Laras menatapnya. "Gara-gara kamu milih kuliah di luar kota tanpa pamit."
"Iya... aku pengecut waktu itu."
"Aku marah banget, tahu nggak?" Laras menatap lurus ke arahnya. "Tapi aku juga bodoh, nggak pernah nyari kamu lagi."
"Mungkin waktu belum berpihak saat itu," Bima mengangkat bahu. "Tapi sekarang... lihat kita. Sama-sama sendiri. Sama-sama tua."
Laras tertawa kecil. "Kamu masih suka humor receh ternyata."
"Buat kamu, selalu," jawab Bima sambil tersenyum, kali ini lebih lembut.
Mereka terdiam. Musik masih mengalun. Cahaya senja mulai menembus jendela besar di belakang mereka.
"Kamu masih suka melukis?" tanya Bima pelan.
"Masih," jawab Laras. "Kamu masih main gitar?"
"Kadang. Kalau kangen masa muda."
"Masa muda yang… kita tinggalkan terlalu cepat," kata Laras, menatap kosong. "Bima… kamu pernah nyesel ninggalin aku dulu?"
Bima menoleh padanya, serius. "Setiap hari. Tapi aku pikir kamu udah bahagia, jadi aku belajar ikhlas."
Laras tersenyum pahit. "Aku juga pikir kamu bahagia."
Sunyi beberapa saat. Hanya suara sendok dan gelas dari meja tamu lain.
"Kalau… kita coba lagi?" tanya Bima pelan.

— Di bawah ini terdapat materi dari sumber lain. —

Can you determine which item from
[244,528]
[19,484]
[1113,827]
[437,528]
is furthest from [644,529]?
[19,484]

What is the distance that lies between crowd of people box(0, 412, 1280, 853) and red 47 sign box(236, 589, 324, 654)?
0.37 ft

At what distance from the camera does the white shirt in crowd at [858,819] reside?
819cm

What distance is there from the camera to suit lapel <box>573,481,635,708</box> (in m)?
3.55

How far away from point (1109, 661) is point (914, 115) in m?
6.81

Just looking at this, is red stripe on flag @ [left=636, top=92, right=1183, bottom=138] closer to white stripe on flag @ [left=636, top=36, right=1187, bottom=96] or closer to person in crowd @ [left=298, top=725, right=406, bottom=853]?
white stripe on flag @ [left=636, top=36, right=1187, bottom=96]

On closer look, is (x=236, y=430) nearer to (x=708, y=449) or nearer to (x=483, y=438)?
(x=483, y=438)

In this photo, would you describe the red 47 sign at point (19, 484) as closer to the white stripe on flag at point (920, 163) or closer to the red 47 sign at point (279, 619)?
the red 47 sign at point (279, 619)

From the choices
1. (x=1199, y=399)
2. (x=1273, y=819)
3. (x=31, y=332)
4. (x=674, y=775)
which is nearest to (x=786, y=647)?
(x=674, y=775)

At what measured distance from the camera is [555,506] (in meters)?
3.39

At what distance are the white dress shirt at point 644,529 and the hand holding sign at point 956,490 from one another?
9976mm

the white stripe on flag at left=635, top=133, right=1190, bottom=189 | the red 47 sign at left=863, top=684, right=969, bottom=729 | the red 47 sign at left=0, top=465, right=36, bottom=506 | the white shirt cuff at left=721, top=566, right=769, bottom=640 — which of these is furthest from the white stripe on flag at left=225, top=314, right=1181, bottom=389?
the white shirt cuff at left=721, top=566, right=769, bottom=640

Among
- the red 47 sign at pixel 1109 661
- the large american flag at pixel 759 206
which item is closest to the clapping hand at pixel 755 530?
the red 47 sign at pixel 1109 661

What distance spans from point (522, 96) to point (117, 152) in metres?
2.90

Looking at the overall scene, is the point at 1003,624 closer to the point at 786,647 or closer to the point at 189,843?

Laras menoleh, mata mereka bertemu.
"Coba lagi?"
"Bukan dari awal… tapi dari tempat kita berhenti. Kita udah dewasa. Udah tahu rasanya gagal. Mungkin sekarang kita bisa lebih bijak."
Laras tertawa kecil sambil mengusap sudut matanya. "Kamu tahu... aku nggak tahu harus senang atau sedih denger itu."
"Kenapa nggak keduanya?" ujar Bima. "Hidup kita nggak harus hitam putih, 'kan?"
Laras mengangguk. "Kamu ngajak aku pacaran waktu umur hampir enam puluh?"
"Ya. Pacaran versi yang suka ngobrol di pagi hari sambil minum teh, saling bacain buku, dan jalan-jalan pagi tanpa harus buru-buru."
Laras menatap Bima lama.
"Baiklah, Bima. Tapi jangan tinggalin aku lagi."
"Sumpah tua ini jadi saksinya," jawab Bima, menyodorkan tangan.
Laras meraih tangannya. Hangat. Aneh, tapi nyaman. Seperti rumah yang lama hilang dan akhirnya ditemukan kembali.
Di tengah pesta pernikahan orang lain, dua hati yang dulu sempat saling mencintai—dan sempat terluka—akhirnya berani untuk memulai lagi. Tanpa janji muluk, tanpa harapan berlebihan. Hanya dengan keberanian untuk kembali saling menggenggam.